Indenização por danos morais e materiais

Em relação à legislação em vigor, o que cabe em um caso como esse relatado pelo comerciante fabricianense? No entendimento do advogado Adilson de Castro, foi correta a primeira iniciativa de seu cliente, que acionou as autoridades de saúde pública para evitar que mais pessoas se intoxicassem. “Agora cabe a reparação para a família. Vou entrar com uma ação contra a Usina de Beneficiamento Cooperativa Agropecuária Vale do Rio Doce, que é a razão social do leite Ibituruna, para cobrar ressarcimento pelos danos materiais e morais em favor da família”, adiantou.

O advogado disse que pela primeira vez trata de uma causa que envolve intoxicação alimentar, mas acrescentou que, além do caso do seu cliente, também em Coronel Fabriciano houve suspeitas de intoxicação de pessoas em uma creche, pelo mesmo leite e cujas amostras foram analisadas pela Funed, com o mesmo resultado: o produto estava impróprio para o consumo humano.

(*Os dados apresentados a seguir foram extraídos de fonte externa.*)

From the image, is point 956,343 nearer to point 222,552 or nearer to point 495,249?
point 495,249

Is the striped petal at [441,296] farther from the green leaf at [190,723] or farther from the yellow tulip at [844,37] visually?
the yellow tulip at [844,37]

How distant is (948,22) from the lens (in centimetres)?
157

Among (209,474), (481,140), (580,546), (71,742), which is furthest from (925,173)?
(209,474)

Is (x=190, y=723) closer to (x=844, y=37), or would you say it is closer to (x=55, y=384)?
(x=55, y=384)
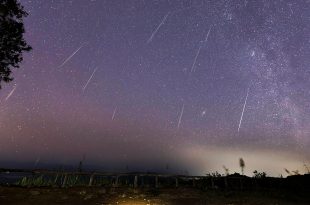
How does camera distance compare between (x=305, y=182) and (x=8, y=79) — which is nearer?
(x=8, y=79)

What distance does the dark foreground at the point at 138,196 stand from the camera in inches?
632

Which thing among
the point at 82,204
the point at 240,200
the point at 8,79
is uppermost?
the point at 8,79

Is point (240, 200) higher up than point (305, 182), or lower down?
lower down

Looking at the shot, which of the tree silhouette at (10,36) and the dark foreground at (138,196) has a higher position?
the tree silhouette at (10,36)

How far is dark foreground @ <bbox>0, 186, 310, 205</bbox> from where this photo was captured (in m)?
16.1

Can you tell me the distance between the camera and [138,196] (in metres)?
18.1

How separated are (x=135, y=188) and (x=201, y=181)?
8.37m

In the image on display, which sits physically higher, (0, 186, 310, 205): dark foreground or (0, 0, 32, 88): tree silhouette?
(0, 0, 32, 88): tree silhouette

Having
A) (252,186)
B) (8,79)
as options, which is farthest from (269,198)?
(8,79)

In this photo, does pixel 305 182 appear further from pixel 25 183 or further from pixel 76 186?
pixel 25 183

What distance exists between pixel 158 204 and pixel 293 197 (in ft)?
36.4

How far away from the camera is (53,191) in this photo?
17547mm

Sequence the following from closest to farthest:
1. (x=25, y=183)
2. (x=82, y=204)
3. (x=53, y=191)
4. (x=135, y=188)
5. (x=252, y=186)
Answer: (x=82, y=204) < (x=53, y=191) < (x=25, y=183) < (x=135, y=188) < (x=252, y=186)

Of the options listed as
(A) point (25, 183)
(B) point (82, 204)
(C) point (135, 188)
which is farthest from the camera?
(C) point (135, 188)
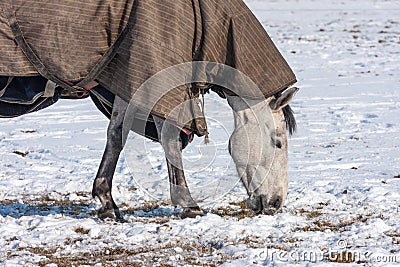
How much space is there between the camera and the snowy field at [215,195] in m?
4.13

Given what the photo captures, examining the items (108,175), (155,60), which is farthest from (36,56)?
(108,175)

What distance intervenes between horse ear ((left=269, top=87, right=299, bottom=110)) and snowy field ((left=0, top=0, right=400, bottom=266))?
76cm

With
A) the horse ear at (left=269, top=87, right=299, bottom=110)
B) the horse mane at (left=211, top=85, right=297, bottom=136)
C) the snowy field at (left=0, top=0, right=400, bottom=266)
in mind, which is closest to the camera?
the snowy field at (left=0, top=0, right=400, bottom=266)

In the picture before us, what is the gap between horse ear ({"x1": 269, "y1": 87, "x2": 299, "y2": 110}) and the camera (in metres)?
4.84

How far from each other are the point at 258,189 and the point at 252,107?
580 millimetres

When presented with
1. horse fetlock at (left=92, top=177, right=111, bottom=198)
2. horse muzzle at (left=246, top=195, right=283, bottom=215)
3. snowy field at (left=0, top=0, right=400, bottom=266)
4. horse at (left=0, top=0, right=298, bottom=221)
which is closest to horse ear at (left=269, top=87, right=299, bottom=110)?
horse at (left=0, top=0, right=298, bottom=221)

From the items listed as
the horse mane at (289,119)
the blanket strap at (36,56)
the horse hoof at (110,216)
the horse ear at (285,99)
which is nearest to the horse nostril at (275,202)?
the horse mane at (289,119)

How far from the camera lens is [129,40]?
15.0 feet

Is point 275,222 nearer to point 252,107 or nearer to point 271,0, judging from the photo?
point 252,107

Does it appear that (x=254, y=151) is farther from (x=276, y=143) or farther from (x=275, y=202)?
(x=275, y=202)

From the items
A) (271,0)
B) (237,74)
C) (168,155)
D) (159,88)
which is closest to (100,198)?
(168,155)

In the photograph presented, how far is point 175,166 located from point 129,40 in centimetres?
102

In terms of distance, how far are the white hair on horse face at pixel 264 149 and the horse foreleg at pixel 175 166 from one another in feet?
1.41

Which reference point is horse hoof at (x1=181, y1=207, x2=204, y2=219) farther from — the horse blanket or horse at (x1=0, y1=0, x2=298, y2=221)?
the horse blanket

“O resultado do exame é o mesmo: produto impróprio para consumo por apresentar alterações visíveis e coagulação total. Não atende à legislação vigente quanto aos testes de aspecto, cor, odor e análise de rotulagem. Tudo foi reprovado”, concluiu Adilson de Castro.

Sem resposta
Desde a semana passada era aguardada a resposta da cooperativa em Governador Valadares, produtora do leite Ibituruna longa vida. A assessoria da empresa prometeu responder na quinta-feira (14) à tarde, o que não ocorreu. No dia seguinte, o expediente na empresa foi encerrado às 17h, sem que a resposta fosse enviada. Novo contato com a cooperativa foi tentado na tarde de segunda-feira (18), mas até o fechamento desta edição, nenhum posicionamento oficial foi repassado à redação.